Redundant Array of Independent (originally Inexpensive) Disks or RAID can be set up using hardware or software. Of course, building hardware raid is more expensive than software arrays. In return of this, it offers better permformance. Software raid will use much more ram and cpu resources. Basically, this is a storage virtualization technologies which combines multiple physical disks into logical arrays.
I won’t talk about hardware raid like megaraid, MDRaid or others nor historical background of raid technology. We will cover different most known raid levels.
Raid 0 uses two or more disks, and is often called striping (or stripe set, or striped volume).
Data is divided in chunks, those chunks are evenly spread across every disk in the array.
Provides excellent performance.
The main advantage of raid 0 is that you can create larger drives. raid 0 is the only raid without redundancy. Here comes an important terminology, “Chunk”. Chunk is the size of a data which will be written in disk, i.e 64bit. If huge amount of data will be handled, small chunk size should be given, otherwise chunk size should be bigger. This will directly affect on I/O performance.
Raid 1 uses exactly two disks, and is often called mirroring (or mirror set, or mirrored volume). All data written to the array is written on each disk. The main advantage of raid 1 is redundancy. The main disadvantage is that you lose at least half of your available disk space (in other words, you at least double the cost). Not used in production environments because write throughput is always slower, every drive must be updated each time, and the slowest drive limits the write performance.
raid 5 uses three or more disks, each divided into chunks. Every time chunks are written to the array, one of the disks will receive a parity chunk. Unlike raid 4, the parity chunk will alternate between all disks. The main advantage of this is that raid 5 will allow for full data recovery in case of one hard disk failure. If you are using physical servers you will always need to monitor your device states; power supply, disks, cpu, ram etc. When one disk is failed you system will run even it will reboot without any problem. You will notice earlier about the failure then will have time to replace faulty disk. Nowadays, rebuiding arrays after a disk failure can be done online, no need to shutdown your server.

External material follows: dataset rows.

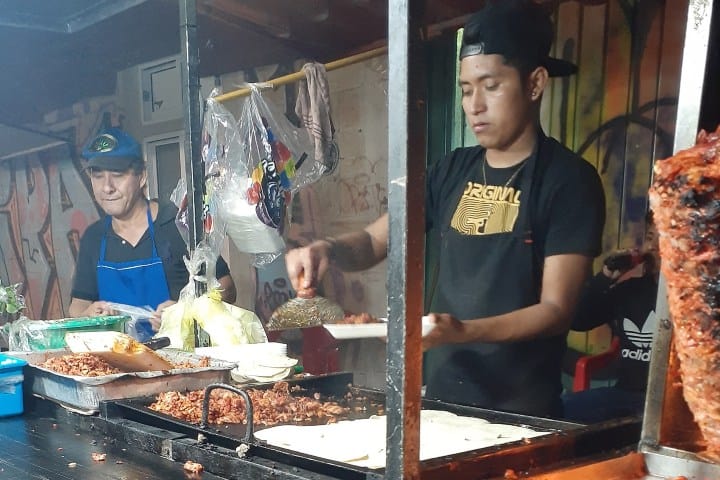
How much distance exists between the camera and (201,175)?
3.39m

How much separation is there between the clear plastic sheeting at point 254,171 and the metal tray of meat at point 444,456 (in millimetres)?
1069

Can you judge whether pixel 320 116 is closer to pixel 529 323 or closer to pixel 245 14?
pixel 245 14

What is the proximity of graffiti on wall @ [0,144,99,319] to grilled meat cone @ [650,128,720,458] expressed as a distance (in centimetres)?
624

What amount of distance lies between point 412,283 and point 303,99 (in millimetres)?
2541

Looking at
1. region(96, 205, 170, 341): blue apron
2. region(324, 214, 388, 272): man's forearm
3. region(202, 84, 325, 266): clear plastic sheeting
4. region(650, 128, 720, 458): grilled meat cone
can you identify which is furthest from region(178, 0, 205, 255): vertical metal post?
region(650, 128, 720, 458): grilled meat cone

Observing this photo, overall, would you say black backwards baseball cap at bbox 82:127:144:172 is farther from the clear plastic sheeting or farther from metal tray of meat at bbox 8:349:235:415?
metal tray of meat at bbox 8:349:235:415

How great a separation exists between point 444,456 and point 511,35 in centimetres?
213

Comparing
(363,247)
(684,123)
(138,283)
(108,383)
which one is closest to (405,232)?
(684,123)

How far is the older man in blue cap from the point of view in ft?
17.2

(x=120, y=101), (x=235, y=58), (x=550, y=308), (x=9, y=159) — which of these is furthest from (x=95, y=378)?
(x=9, y=159)

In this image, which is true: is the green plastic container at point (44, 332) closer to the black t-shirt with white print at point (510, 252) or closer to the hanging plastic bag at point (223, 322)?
the hanging plastic bag at point (223, 322)

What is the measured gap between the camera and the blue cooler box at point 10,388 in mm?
2375

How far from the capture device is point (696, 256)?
1020 millimetres

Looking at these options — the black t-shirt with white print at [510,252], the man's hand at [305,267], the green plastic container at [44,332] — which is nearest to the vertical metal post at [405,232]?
the man's hand at [305,267]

How your data will be rebuild from parity chunk ? Well, disks recieve parity chunks alternately, you have 3 disks one of them fails.
You have 1 0 1 X = 1 or the inverse 1 0 1 0 = X
The condition is; you must have double “1” to get equal to 1. So here from other parity chunks, data on newly added disk will be created. From tihs information x must replaced by 0 (first equal) and 1 (second equal). This missing metadata will be created on newly added disk.
Raid 0+1 is a mirror(1) of stripes(0). This means you first create two raid 0 stripe sets, and then you set them up as a mirror set. For example, when you have six 100GB disks, then the stripe sets are each 300GB. Combined in a mirror, this makes 300GB total. raid 0+1 will survive one disk failure. It will only survive the second disk failure if this disk is in the same stripe set as the previous failed disk.
raid 1+0 is a stripe(0) of mirrors(1). For example, when you have six 100GB disks, then you first create three mirrors of 100GB each. You then stripe them together into a 300GB drive. In this example, as long as not all disks in the same mirror fail, it can survive up to three hard disk failures.
That’s all about basic raid knowledge. For more details, we will do a tutorial on Linux servers, see different cases and failures. Also by this tutorial we will learn about multipathing.